Some of the works are playful or carry a mischievous tone, while others draw deeply from heritage and historical reflection to address the complexities of the present and the intricacies of identity. Yet all the works are connected by a strong sense of contemporaneity, challenging and blurring the boundaries between what was and is. The shared thread throughout all three chapters is a critical engagement with history, identity, and collective memory—woven from objects, documents, stories, and lived experiences. The works across the series mark tension and transformation by interrogating and recasting everyday materials and moments, exposing their links to current social and political realities. Beyond acknowledging the historical conditions that have shaped the present, Past Continuous reflects on contemporaneity as a space marked by friction, uncertainty, and constant redefinition.
Online Exhibition.
Present Continuous
Benji Boyadgian, Taha Heydari, Farzaneh Hosseini, Christine Kettaneh, Siavash Naghshbandi, Timo Nasseri, Anahita Razmi
co-curated by Katharina Ehrl and Davood Madadpoor
October 7 – December 1, 2020
Our history, identity, and collective memory are built upon a collection of objects, documents, stories, and experiences. What connects the works in these three exhibitions is the artistic practice that marks tension by interrogating and recasting everyday objects and events to draw out their relationships to contemporary experience in a landscape of successive social and political change. Apart from the imminent need to consider the historical context from which this current state of affairs has emerged, the chosen works reflect on contemporaneity as a concept that captures the frictions of the present.

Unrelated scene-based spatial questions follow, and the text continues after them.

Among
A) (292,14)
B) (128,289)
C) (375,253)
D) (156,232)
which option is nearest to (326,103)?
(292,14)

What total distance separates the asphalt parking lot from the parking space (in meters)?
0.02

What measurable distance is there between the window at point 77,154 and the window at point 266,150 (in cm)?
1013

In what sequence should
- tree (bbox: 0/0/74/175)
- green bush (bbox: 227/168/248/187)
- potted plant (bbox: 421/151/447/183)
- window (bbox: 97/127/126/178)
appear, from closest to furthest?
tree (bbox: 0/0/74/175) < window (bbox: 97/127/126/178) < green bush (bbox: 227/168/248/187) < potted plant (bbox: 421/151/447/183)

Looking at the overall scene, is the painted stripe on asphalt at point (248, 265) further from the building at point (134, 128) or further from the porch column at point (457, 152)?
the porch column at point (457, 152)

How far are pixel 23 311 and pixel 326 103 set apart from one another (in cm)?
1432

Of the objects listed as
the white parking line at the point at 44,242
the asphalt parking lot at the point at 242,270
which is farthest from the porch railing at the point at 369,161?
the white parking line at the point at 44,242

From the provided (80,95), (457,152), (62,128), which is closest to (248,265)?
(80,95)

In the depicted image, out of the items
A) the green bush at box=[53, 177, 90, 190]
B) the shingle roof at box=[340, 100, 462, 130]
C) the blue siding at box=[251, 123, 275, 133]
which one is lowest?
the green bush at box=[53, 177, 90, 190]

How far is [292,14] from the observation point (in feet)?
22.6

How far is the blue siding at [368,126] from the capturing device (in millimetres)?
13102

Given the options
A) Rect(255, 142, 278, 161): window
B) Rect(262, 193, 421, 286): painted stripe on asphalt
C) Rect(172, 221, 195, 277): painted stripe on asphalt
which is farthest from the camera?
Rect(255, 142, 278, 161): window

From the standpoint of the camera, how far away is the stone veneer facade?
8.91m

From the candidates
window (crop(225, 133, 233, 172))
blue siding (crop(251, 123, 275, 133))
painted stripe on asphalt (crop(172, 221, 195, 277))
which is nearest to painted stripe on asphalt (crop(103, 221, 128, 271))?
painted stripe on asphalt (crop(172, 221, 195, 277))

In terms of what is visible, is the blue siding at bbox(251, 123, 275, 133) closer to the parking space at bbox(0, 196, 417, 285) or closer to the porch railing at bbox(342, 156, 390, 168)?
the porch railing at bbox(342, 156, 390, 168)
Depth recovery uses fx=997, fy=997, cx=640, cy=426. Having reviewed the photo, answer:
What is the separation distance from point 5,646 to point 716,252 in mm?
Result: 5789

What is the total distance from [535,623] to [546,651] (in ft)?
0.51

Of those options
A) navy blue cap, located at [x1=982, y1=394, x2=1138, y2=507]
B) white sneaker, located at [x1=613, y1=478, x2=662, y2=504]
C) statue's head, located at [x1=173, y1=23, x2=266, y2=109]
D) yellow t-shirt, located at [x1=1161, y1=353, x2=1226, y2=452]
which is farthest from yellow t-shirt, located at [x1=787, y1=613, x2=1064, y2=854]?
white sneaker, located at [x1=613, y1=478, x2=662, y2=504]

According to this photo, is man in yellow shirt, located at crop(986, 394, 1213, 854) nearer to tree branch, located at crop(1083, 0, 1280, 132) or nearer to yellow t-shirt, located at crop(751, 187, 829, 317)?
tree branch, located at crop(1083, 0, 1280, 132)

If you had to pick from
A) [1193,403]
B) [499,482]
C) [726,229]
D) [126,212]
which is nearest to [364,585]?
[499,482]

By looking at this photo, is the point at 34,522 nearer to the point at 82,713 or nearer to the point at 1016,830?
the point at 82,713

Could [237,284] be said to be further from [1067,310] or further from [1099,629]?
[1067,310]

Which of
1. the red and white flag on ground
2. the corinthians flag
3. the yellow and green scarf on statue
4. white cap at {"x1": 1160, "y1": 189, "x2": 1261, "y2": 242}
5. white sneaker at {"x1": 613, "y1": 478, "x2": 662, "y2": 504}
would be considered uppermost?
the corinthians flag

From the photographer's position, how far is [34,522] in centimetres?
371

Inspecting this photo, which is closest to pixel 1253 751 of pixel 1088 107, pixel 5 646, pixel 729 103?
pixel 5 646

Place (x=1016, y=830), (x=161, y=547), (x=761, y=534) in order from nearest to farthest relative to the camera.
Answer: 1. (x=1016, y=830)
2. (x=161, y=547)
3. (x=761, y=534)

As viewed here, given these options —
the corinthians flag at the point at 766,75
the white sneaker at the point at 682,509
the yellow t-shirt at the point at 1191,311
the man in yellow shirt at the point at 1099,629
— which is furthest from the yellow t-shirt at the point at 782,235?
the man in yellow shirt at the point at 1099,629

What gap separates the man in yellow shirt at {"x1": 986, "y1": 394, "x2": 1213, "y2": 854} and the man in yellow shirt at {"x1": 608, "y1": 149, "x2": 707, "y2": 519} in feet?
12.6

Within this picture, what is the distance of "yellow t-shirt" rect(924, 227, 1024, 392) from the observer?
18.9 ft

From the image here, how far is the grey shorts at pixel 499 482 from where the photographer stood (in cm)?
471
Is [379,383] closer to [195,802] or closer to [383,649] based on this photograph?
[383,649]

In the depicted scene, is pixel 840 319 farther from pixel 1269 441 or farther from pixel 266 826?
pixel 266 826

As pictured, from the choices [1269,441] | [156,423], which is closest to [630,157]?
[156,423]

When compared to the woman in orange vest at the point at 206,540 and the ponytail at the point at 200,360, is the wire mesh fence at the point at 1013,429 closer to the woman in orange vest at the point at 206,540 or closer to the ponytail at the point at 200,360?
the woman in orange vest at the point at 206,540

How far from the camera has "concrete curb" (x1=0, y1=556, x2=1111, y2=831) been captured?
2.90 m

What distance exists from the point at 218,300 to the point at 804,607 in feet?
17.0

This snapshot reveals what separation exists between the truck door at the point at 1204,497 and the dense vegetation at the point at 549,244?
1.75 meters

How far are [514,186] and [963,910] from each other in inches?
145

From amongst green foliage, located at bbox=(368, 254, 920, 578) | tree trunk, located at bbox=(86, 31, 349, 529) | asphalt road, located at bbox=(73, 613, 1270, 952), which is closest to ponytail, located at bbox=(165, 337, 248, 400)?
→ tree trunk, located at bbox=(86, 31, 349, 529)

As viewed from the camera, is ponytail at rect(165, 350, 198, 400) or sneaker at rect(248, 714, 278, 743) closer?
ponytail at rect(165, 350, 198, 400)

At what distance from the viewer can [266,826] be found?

Everyday life is a crust of earth over the tunnels and caves of the unconscious and against a skyline of uncertainty and illusion… while overhead stretch the Heavens of Permanence… Henri Lefebvre
Present Continuous emphasizes three aspects that interact with and—partly consciously, partly unconsciously—influence our lives with varying levels of intensity: everyday life, media, and transformation. Thinking about everyday life seems too banal, but contemporaneity, and hence our everyday life, is a mix of origin, transition, and an unknowable future. Media is a major element within society. Its development and social change are related since development has increased the complexity of societal actions and engagements. The exhibited artists work through all these impacts and changes, reflecting and taking up these events, which have become so ordinary for us that we almost classify them as commonplace. Present Continuous is an invitation to pay close attention to the artists’ tireless concern with topics that we know very little about and (mostly) do not actively participate in, which profoundly affect our lives.